Dec 2, 2019 | 7 comments

The Sangay volcano at night.

Ecuador’s Geophysical Institute is cautioning residents to avoid direct exposure to the volcanic ash falling in eastern Azuay Province. The institute says the ash is from the Sangay volcano, 70 miles north of Cuenca, which has been in an active phase since May but has recently intensified.

A man walks through debris left from lahars flowing from the Sangay volcano.

Although most of the ashfall was light, some communities reported accumulations of a half centimeter. Among the towns affected are Paute, Chordeleg and Gualaceo.

In Morona Santiago Province, where Sangay is located, officials are worried that rivers near the volanco could be blocked by debris coming from the volcano, posing a flooding risk. “Because of increased lava flow in recent weeks, lahars are coming down the mountain carrying trees and rocks with them and this material is flowing into the rivers,” volcanologists reported. “If rivers become blocked and later unblock this creates flooding concerns downstream.”

Sangay is a stratovolcano, the closest volcano to Cuenca and the only one in southern Ecuador. In two massive prehistoric eruptions, it sent so much volcanic material into the atmosphere that the world’s temperature declined for several years by three to four degrees Centigrade. Since records have been kept, there have been significant eruptions in 1628, 1728, 1849, 1903 and 1934. Several eruptions resulted in loss of human life and extensive damage to agriculture.

The volcano’s elevation is 5,300 meters, or 17,400 feet, but it was once estimated to have reached 7,600 to 9,100 meters (25,000 feet to 30,000) before an eruption about 40,000 years ago caused much of it to collapse.

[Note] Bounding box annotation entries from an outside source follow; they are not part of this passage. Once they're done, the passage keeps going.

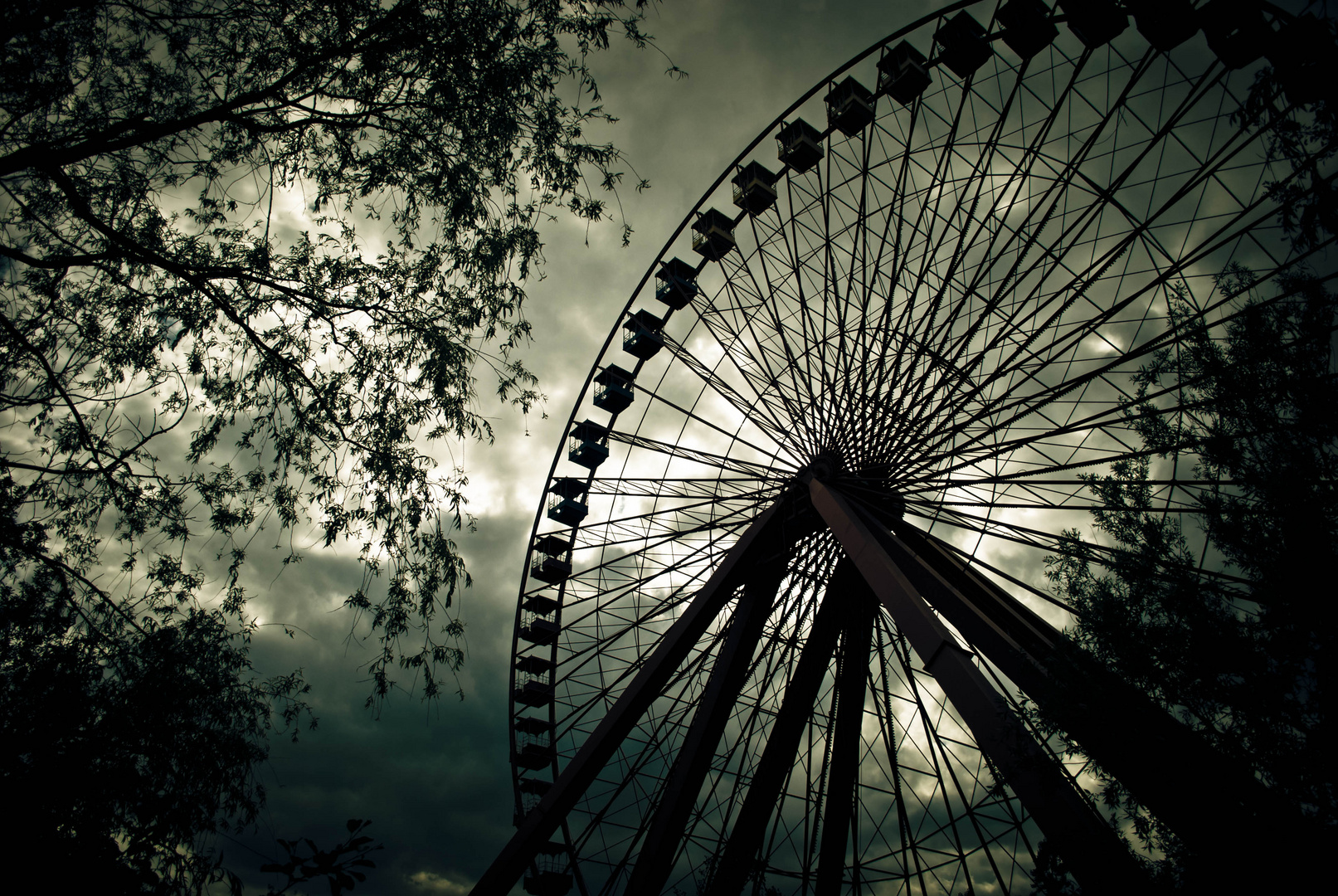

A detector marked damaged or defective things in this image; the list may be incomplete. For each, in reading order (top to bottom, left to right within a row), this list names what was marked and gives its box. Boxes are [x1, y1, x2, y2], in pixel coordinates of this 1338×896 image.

rusty metal structure [478, 2, 1334, 896]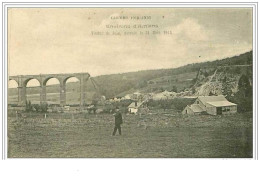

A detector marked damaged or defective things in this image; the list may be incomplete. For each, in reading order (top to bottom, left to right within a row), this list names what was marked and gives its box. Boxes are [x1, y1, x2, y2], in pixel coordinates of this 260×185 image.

damaged viaduct section [8, 73, 90, 106]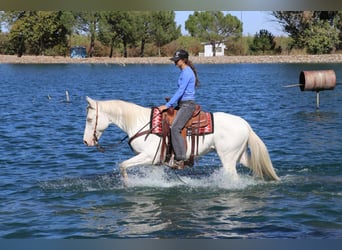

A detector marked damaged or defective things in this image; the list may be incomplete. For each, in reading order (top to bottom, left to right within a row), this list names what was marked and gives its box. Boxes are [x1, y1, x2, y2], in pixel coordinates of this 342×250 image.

rusty barrel [300, 70, 336, 91]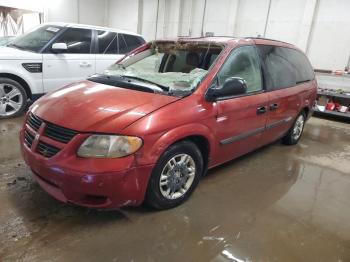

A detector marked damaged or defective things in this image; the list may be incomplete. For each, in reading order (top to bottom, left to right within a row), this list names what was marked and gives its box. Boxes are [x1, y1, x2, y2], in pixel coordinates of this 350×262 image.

cracked windshield [104, 42, 223, 96]
damaged hood [31, 80, 179, 133]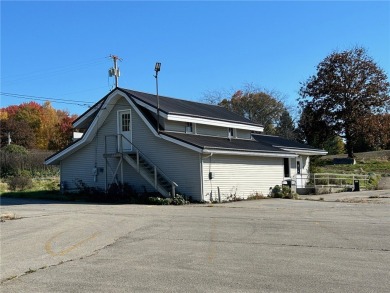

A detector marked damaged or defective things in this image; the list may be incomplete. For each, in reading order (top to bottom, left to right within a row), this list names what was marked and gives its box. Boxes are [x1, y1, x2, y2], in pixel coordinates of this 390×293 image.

cracked pavement [0, 195, 390, 290]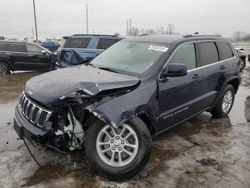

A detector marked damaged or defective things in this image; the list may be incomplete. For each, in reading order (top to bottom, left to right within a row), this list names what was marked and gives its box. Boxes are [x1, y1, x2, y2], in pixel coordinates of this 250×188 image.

crumpled hood [25, 65, 141, 105]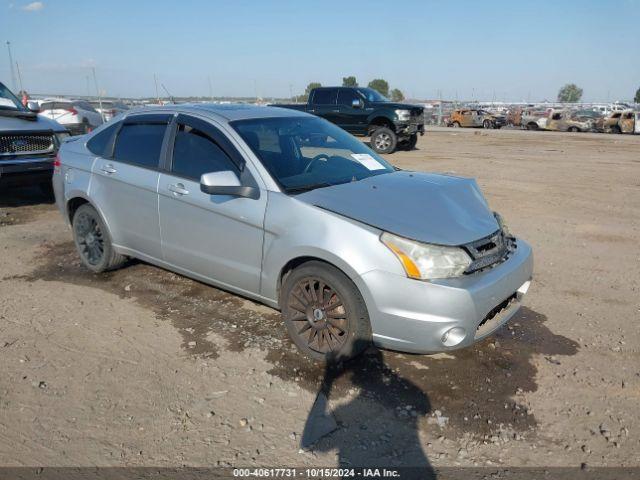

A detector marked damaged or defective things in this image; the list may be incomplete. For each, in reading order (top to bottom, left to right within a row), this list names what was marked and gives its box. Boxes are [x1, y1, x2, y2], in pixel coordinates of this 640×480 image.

damaged car [52, 104, 532, 360]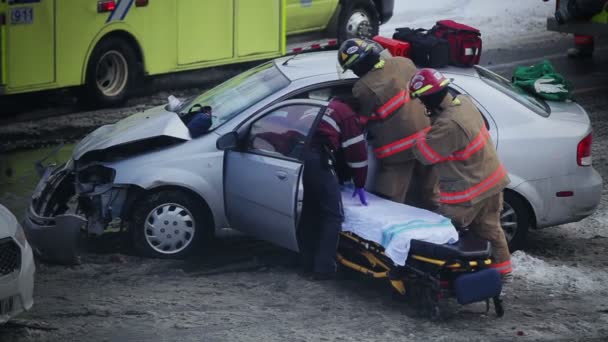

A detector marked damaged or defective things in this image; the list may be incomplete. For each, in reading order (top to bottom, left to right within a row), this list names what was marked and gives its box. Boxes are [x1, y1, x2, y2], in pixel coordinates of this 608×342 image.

crashed car hood [74, 106, 192, 161]
damaged silver sedan [23, 51, 604, 264]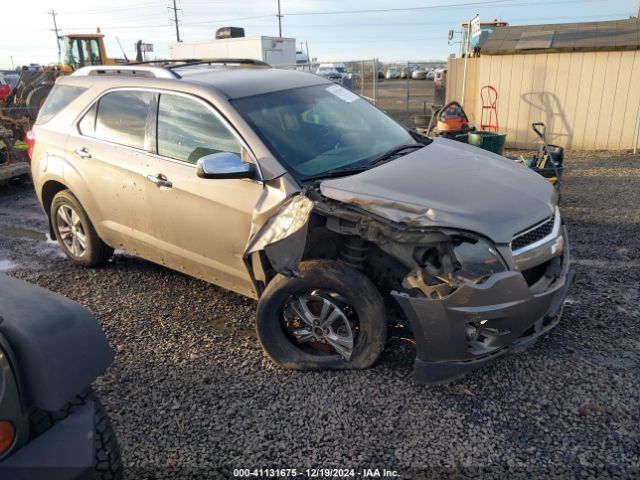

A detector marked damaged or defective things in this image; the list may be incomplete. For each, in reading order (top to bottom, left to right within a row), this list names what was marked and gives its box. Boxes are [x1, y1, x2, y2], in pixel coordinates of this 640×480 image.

damaged silver suv [28, 61, 576, 382]
crumpled hood [320, 138, 556, 244]
front bumper damage [390, 242, 576, 384]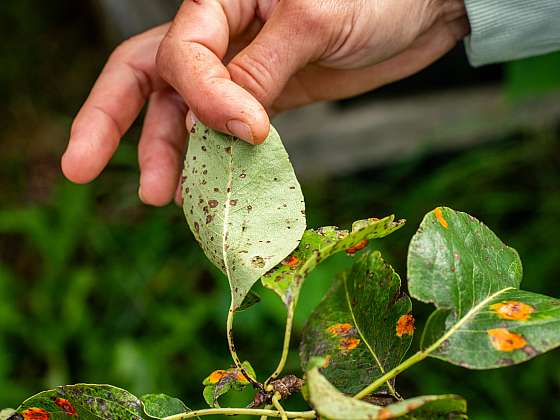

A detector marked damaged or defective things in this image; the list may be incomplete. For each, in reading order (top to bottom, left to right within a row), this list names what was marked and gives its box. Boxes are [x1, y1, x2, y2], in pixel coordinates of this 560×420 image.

Because Sangay is located in a remote area and is difficult to access, the threat to human life during eruptions is minimal, volcanologists say. The government established the Sangay National Park in 1984 to protect the region’s unique plant and animal life.

The Geophysical Institute advises those experiencing ashfall to take protective measures to protect their eyes and throats.